The feds' statement closed with this: "The men and women of ICE are entrusted with upholding the rule of law and are held to the highest standards of professionalism, integrity, and ethical conduct. Violations of this sacred sworn oath will not be tolerated."
Moriarty and Ellison noted the obvious problem.
"I think it's nonsensical. How do you start off saying that what we're doing is unlawful - and then say that lying is a terrible thing and that they are actively investigating?" Moriarty said.
Ellison was more pointed, saying the agencies were talking out of both sides of their mouth. He noted that they denounced Minnesota's prosecution as a political stunt while conceding the agent may have committed the crimes Minnesota has charged Castro with.
Hopefully, the legal groundwork pioneered in Minnesota becomes a model for other states where the Trump administration's immigration sweeps have sparked controversy and allegations of misconduct.

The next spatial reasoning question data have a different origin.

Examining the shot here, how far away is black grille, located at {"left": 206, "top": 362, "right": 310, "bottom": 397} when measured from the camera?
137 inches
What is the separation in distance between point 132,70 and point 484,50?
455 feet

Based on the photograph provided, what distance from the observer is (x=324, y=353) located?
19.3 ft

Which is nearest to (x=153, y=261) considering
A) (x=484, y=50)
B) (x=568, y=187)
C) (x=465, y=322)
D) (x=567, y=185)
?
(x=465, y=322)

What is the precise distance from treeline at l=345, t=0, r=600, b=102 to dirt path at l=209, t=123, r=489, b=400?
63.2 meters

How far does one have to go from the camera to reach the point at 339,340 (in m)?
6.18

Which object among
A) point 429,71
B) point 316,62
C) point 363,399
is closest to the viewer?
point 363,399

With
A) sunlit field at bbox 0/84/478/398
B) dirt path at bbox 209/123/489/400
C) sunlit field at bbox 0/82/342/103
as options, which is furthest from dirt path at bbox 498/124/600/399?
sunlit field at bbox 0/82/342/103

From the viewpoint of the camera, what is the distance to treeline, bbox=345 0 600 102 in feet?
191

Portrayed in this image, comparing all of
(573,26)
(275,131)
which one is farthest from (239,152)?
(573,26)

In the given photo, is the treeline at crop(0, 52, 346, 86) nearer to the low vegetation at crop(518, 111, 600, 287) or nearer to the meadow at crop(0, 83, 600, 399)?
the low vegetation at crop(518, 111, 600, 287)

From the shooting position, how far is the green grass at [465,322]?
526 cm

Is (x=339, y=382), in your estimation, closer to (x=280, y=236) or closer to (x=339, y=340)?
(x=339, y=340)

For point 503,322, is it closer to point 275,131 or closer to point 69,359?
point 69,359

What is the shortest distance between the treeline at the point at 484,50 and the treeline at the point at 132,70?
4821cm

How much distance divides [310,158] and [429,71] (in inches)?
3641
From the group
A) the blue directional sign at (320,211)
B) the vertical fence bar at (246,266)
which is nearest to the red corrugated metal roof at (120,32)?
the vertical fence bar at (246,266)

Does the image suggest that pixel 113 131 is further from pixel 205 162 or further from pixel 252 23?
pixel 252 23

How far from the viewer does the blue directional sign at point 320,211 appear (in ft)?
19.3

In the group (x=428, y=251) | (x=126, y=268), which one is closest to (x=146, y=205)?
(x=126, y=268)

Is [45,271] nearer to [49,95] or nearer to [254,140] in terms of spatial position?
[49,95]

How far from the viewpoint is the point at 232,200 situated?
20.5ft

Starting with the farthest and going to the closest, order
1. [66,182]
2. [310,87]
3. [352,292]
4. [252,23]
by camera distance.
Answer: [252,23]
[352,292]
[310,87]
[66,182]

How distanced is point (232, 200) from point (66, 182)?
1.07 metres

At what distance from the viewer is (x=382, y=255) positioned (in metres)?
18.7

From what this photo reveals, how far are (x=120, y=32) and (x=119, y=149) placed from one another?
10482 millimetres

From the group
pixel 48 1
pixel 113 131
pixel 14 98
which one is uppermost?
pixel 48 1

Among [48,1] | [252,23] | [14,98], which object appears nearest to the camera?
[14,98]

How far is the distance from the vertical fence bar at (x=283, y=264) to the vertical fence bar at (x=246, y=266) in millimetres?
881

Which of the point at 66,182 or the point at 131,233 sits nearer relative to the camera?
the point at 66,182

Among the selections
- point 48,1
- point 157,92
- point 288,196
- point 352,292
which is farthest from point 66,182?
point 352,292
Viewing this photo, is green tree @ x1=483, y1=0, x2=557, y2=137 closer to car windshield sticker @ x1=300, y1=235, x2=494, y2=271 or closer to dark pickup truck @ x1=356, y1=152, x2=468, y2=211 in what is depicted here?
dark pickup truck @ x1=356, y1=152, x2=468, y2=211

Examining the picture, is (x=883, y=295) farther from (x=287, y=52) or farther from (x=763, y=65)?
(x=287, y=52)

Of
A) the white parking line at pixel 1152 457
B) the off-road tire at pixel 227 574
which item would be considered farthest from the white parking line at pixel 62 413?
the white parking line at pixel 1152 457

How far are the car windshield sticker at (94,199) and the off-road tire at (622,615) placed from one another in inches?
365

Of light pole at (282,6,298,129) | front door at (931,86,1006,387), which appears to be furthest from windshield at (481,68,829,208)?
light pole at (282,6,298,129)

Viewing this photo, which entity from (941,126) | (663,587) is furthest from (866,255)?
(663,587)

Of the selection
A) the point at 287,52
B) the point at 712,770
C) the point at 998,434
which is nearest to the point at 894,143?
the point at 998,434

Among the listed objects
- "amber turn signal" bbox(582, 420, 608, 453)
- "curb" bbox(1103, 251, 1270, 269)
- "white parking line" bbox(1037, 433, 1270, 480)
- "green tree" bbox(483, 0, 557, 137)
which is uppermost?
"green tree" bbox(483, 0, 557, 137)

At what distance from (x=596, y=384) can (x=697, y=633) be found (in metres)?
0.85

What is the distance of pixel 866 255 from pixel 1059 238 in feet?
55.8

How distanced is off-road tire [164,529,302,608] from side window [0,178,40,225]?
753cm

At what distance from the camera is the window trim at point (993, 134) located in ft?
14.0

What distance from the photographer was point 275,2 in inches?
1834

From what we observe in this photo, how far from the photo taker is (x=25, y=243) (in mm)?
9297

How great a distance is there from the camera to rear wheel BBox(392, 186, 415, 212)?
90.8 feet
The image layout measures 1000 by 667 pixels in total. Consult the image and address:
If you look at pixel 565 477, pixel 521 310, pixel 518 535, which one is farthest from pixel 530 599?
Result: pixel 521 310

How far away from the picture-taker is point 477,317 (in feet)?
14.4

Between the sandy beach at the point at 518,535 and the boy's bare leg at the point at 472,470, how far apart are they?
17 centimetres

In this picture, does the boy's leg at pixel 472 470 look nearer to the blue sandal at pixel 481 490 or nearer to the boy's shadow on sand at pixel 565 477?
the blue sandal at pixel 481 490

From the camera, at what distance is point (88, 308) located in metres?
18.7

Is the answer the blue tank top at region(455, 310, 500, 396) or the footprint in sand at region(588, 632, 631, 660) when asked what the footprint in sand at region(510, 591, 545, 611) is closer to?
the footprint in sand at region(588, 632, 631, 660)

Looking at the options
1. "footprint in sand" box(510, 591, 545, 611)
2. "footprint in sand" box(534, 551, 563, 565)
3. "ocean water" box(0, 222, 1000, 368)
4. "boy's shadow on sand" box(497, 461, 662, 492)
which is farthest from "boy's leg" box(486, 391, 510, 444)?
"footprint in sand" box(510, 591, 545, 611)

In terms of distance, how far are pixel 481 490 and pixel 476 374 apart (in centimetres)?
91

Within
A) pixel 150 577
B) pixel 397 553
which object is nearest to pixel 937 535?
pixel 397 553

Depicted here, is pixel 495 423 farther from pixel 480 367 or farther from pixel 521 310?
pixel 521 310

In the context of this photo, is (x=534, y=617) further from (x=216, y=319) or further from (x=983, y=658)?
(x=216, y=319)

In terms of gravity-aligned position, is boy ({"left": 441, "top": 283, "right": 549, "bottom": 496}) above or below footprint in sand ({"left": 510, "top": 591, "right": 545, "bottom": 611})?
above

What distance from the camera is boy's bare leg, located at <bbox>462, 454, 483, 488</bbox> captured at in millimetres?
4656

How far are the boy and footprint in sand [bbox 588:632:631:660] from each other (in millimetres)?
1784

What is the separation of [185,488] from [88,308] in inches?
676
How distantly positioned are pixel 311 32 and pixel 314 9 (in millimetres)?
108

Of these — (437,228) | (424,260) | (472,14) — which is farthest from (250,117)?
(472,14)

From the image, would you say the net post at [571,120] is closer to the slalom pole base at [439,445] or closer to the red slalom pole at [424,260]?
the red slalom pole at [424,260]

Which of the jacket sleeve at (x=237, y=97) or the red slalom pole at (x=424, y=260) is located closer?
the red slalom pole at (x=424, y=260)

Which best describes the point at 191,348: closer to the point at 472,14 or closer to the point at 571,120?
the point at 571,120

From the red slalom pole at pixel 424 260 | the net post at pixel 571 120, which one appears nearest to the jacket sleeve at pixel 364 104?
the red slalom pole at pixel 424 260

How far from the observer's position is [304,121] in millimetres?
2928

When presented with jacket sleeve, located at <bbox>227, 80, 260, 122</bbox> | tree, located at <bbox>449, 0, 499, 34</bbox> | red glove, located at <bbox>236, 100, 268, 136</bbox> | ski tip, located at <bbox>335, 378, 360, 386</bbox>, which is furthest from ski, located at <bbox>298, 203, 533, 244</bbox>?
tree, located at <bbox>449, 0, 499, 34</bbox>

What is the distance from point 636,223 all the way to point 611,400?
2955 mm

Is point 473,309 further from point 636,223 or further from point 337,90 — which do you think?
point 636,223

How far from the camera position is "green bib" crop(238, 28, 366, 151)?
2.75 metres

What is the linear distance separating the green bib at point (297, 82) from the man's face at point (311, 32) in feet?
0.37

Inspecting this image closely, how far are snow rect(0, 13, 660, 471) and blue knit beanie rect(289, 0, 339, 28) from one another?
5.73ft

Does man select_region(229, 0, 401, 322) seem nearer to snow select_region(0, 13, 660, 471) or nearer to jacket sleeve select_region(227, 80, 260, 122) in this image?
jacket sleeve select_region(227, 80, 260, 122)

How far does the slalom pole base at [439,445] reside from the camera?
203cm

Moriarty is part of a coalition of prosecutors across the nation who are sharing legal strategies, learning how to navigate federal removal procedures and preparing their local law enforcement partners to document and preserve evidence if federal agents come to their communities.
Sadly, an even bigger battle for justice lies ahead. Moriarty has charged two agents where she had enough evidence to proceed. But Moriarty, Ellison and the BCA have had to sue the federal government to obtain evidence in the deaths of Good and Pretti after federal authorities blocked state investigators from crime scenes and reneged on cooperation promises.
That makes what Moriarty, Ellison and the BCA are doing an act of political courage. They are taking on the federal government, and a vengeful presidential administration, on behalf of victims who have no one else fighting for them. In a moment when many elected officials have chosen to look away rather than pick a fight with a Washington, D.C., that conscientious commitment to justice deserves to be recognized.